──────── Passage to read ────────

Review of The design & Implementation of Log-Structured File System (by Rosenblum & Ousterhout)

From: Prasanna Kumar Jayapal (prasak_at_winse.microsoft.com)
Date: Mon Feb 23 2004 - 17:26:31 PST

  • Next message: Gail Rahn: "Review of "...Log-Structured File System" by Rosenblum and Ousterhout"

    This paper ("The design and Implementation of a Log-structured File
    System") presents a file system (LFS) that writes files sequentially in
    logs. The main advantages of LFS are better utilization of
    disk-bandwidth and better crash-recovery.

     

    LFS caches several write requests in the main memory and writes all
    relevant files in a contiguous area of the disk in only one write
    operation, eliminating thus the seek time delay of random-access file
    systems. This sequential log contains both the actual file-data as well
    as meta-data (i-nodes). There is an i-node map that holds the physical
    address of each i-node. I-nodes maps are compact enough to be fit into
    the main memory, hence location of any given i-node can usually be found
    out without costly disk access.

──────── Recorded information ────────

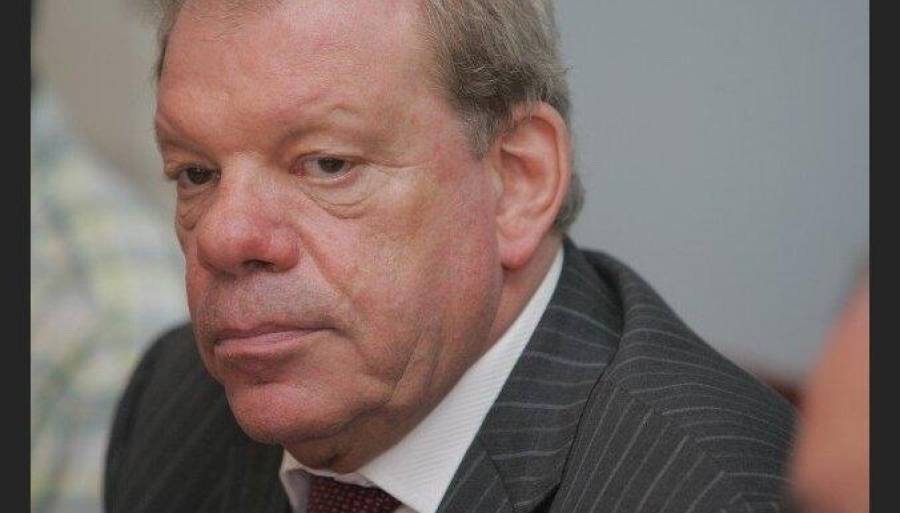 Липман собирается обратиться в суд в Европе в связи с решением по делу об акциях &quot;Grindeks&quot;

────────

Exercise tasks
- 1) Copy the stretch of the log-structured file system review from "From: Prasanna Kumar" through "and better crash-recovery.", word for word.
- 2) Continue the log-structured file system review after its last sentence.

Answers by item
- 1)
From: Prasanna Kumar Jayapal (prasak_at_winse.microsoft.com)
Date: Mon Feb 23 2004 - 17:26:31 PST

  • Next message: Gail Rahn: "Review of "...Log-Structured File System" by Rosenblum and Ousterhout"

    This paper ("The design and Implementation of a Log-structured File
    System") presents a file system (LFS) that writes files sequentially in
    logs. The main advantages of LFS are better utilization of
    disk-bandwidth and better crash-recovery.

- 2)
     

    The disk is partitioned into large, fixed-size segments. Logs are always
    written into empty segment. Fragmented data in a given segment is copied
    and compacted to other segment for the purpose of creating free
    segments. With every segment a bookkeeping data-structure is kept which
    is called 'segment summary block'. From the segment summary block we can
    find out whether a given block is live inside the segment; and we can
    update the i-node corresponding to a live block when we relocate it to
    another segment.

     

    Based on simulation results, the designers of LFS found out an efficient
    policy to select the segments eligible for cleaning procedure. It turned
    out that segments having higher value of cost/benefit ratio should be
    picked for cleaning. This policy reduced the cost of writing by more
    than 50% compared to the greedy policy (picking up most fragmented
    segment for cleaning), and also made LFS outperform UNIX FFS at even
    high disk capacity utilization.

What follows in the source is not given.